Distinct Phenotypes of Non-Citizen Kidney Transplant Recipients in the United States by Machine Learning Consensus Clustering

Medicines (Basel). 2023 Mar 27;10(4):25. doi: 10.3390/medicines10040025.

Abstract

Better understanding of the different phenotypes/subgroups of non-U.S. citizen kidney transplant recipients may help the transplant community to identify strategies that improve outcomes among non-U.S. citizen kidney transplant recipients. This study aimed to cluster non-U.S. citizen kidney transplant recipients using an unsupervised machine learning approach; Methods: We conducted a consensus cluster analysis based on recipient-, donor-, and transplant- related characteristics in non-U.S. citizen kidney transplant recipients in the United States from 2010 to 2019 in the OPTN/UNOS database using recipient, donor, and transplant-related characteristics. Each cluster's key characteristics were identified using the standardized mean difference.

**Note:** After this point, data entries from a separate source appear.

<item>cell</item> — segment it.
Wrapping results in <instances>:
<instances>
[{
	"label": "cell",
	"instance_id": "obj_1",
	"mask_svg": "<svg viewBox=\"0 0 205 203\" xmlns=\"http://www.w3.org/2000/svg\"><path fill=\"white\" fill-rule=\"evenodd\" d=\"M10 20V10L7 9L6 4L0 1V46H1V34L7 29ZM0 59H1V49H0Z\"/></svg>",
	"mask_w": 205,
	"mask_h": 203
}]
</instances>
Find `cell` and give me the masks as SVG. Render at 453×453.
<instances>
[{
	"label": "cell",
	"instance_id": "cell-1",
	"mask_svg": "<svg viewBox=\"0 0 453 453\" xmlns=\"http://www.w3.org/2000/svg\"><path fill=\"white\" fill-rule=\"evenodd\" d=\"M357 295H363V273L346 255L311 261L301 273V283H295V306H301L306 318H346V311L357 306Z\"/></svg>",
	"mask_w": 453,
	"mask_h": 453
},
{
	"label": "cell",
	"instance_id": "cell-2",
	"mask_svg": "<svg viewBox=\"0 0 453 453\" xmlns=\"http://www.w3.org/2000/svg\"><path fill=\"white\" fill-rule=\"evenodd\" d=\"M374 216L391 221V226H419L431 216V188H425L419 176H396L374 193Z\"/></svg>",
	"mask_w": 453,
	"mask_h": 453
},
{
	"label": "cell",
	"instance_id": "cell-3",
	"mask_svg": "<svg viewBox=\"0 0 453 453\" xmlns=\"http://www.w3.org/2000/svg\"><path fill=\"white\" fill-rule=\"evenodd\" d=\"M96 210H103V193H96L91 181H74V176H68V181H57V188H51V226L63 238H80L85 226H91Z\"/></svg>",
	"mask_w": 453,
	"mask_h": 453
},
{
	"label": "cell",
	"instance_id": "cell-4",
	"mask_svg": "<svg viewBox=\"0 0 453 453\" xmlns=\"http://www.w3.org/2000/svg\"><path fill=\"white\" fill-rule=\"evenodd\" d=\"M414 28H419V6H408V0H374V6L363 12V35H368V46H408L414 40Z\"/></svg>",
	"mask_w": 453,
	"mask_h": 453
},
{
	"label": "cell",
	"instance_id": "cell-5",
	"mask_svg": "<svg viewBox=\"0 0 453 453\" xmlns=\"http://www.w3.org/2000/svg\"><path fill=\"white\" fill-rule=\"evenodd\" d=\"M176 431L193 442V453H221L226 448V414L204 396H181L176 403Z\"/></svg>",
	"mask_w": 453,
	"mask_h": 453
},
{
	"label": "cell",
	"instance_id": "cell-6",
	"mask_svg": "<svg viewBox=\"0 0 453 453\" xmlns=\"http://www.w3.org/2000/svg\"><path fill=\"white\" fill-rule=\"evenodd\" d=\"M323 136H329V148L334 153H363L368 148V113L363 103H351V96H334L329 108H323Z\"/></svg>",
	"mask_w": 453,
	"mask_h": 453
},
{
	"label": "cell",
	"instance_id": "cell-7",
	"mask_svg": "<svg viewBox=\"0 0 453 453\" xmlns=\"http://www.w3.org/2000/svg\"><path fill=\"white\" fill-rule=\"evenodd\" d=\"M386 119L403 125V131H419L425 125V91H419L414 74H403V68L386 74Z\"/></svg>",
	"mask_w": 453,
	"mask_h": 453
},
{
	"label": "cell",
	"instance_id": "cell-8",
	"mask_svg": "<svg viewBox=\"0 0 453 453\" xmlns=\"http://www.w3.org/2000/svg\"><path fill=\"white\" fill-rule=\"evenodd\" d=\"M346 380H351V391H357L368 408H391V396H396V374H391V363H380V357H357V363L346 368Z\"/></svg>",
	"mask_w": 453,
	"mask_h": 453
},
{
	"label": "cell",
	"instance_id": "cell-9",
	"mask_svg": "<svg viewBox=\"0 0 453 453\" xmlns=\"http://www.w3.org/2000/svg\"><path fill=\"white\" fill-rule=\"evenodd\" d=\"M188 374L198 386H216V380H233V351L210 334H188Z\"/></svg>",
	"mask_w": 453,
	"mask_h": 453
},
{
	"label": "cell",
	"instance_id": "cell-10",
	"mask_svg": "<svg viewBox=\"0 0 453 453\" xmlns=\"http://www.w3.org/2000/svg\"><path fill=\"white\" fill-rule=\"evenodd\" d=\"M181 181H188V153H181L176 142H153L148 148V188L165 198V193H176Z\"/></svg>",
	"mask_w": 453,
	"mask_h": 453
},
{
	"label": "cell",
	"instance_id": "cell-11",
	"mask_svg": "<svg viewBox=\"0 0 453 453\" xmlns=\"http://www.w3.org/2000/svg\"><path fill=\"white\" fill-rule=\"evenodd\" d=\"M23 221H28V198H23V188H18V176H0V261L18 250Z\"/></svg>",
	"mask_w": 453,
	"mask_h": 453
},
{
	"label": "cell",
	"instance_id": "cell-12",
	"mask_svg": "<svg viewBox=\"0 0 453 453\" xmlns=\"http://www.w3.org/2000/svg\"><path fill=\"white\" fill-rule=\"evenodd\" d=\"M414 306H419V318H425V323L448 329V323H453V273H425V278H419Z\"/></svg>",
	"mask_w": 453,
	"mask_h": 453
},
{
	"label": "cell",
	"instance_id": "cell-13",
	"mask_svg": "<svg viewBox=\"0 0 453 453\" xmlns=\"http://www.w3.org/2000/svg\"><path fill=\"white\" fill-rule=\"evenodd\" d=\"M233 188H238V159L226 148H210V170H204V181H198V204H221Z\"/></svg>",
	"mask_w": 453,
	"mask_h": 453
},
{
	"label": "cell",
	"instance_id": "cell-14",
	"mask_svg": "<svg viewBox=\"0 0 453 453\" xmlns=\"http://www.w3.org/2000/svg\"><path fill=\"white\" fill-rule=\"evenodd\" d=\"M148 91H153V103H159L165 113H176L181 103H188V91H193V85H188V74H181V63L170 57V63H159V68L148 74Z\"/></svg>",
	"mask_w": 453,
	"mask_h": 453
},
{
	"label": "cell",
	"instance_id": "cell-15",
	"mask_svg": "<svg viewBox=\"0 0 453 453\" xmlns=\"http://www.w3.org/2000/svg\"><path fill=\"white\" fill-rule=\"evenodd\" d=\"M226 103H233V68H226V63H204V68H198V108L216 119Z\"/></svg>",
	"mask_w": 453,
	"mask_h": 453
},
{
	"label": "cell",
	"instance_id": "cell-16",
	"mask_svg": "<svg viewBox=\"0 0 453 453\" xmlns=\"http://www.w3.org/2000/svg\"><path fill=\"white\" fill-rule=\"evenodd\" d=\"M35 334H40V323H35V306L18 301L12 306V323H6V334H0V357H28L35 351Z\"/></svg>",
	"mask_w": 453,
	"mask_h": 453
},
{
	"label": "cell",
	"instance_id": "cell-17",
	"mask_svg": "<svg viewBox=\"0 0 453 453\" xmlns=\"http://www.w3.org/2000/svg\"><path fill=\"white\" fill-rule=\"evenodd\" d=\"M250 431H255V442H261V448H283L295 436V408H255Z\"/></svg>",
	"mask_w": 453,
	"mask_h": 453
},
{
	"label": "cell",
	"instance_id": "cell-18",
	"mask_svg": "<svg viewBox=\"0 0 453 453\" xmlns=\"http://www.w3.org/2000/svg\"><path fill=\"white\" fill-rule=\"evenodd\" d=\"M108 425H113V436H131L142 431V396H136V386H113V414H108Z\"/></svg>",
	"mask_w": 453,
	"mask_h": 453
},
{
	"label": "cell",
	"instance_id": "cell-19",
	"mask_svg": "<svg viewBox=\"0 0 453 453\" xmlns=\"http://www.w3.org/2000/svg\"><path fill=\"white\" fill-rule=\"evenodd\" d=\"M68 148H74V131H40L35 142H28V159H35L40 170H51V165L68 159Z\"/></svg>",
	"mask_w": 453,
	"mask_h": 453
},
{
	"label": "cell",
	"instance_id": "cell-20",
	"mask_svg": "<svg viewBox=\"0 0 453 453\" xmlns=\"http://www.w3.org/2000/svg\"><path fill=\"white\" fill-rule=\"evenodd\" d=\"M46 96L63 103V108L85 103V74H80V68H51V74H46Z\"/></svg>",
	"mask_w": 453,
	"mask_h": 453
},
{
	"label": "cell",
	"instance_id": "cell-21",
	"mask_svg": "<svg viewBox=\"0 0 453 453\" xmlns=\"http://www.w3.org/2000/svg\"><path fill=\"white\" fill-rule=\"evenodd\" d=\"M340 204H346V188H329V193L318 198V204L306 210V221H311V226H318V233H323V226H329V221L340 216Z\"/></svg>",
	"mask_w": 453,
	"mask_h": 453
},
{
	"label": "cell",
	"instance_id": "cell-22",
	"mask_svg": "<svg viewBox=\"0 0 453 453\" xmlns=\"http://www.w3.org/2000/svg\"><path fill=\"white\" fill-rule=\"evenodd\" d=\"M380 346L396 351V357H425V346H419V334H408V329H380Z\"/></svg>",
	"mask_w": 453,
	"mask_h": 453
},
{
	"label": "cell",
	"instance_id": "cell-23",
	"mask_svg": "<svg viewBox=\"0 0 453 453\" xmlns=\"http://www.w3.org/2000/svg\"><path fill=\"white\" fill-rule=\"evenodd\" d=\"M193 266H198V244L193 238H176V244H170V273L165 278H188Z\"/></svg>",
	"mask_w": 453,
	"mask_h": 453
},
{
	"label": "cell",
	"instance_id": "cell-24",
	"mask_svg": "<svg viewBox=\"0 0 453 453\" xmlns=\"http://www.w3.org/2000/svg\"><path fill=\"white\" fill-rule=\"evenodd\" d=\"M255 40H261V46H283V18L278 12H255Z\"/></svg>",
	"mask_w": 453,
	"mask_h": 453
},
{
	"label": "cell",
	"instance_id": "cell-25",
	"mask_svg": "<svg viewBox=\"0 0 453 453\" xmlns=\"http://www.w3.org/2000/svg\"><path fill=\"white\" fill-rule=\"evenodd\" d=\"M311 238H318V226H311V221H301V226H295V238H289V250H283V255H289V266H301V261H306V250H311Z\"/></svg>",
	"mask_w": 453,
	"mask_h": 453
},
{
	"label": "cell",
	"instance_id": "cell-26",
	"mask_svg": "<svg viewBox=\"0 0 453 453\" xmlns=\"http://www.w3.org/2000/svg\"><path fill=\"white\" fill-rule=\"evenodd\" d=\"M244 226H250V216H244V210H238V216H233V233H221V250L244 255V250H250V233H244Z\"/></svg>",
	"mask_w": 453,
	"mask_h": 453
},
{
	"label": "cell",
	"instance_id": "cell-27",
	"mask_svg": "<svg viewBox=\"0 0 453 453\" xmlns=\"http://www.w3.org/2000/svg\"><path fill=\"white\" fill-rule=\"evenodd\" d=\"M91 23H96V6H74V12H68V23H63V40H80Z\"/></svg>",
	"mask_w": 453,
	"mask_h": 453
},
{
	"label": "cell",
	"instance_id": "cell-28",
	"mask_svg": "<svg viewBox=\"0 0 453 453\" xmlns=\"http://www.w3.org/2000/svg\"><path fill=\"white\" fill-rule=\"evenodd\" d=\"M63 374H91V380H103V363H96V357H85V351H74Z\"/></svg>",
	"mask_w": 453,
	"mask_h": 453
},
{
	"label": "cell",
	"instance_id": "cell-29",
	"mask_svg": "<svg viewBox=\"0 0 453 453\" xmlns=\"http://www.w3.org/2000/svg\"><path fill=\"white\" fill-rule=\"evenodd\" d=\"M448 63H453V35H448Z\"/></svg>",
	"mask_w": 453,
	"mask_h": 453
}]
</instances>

Post-transplant outcomes were compared among the clusters; Results: Consensus cluster analysis was performed in 11,300 non-U.S. citizen kidney transplant recipients and identified two distinct clusters best representing clinical characteristics. Cluster 1 patients were notable for young age, preemptive kidney transplant or dialysis duration of less than 1 year, working income, private insurance, non-hypertensive donors, and Hispanic living donors with a low number of HLA mismatch. In contrast, cluster 2 patients were characterized by non-ECD deceased donors with KDPI <85%. Consequently, cluster 1 patients had reduced cold ischemia time, lower proportion of machine-perfused kidneys, and lower incidence of delayed graft function after kidney transplant. Cluster 2 had higher 5-year death-censored graft failure (5.2% vs. 9.8%; p < 0.001), patient death (3.4% vs. 11.4%; p < 0.001), but similar one-year acute rejection (4.7% vs. 4.9%; p = 0.63), compared to cluster 1; Conclusions: Machine learning clustering approach successfully identified two clusters among non-U.S. citizen kidney transplant recipients with distinct phenotypes that were associated with different outcomes, including allograft loss and patient survival. These findings underscore the need for individualized care for non-U.S. citizen kidney transplant recipients.

Keywords: clustering; kidney transplant; machine learning; non-U.S. citizen; transplantation.

Grants and funding

This research received no external funding.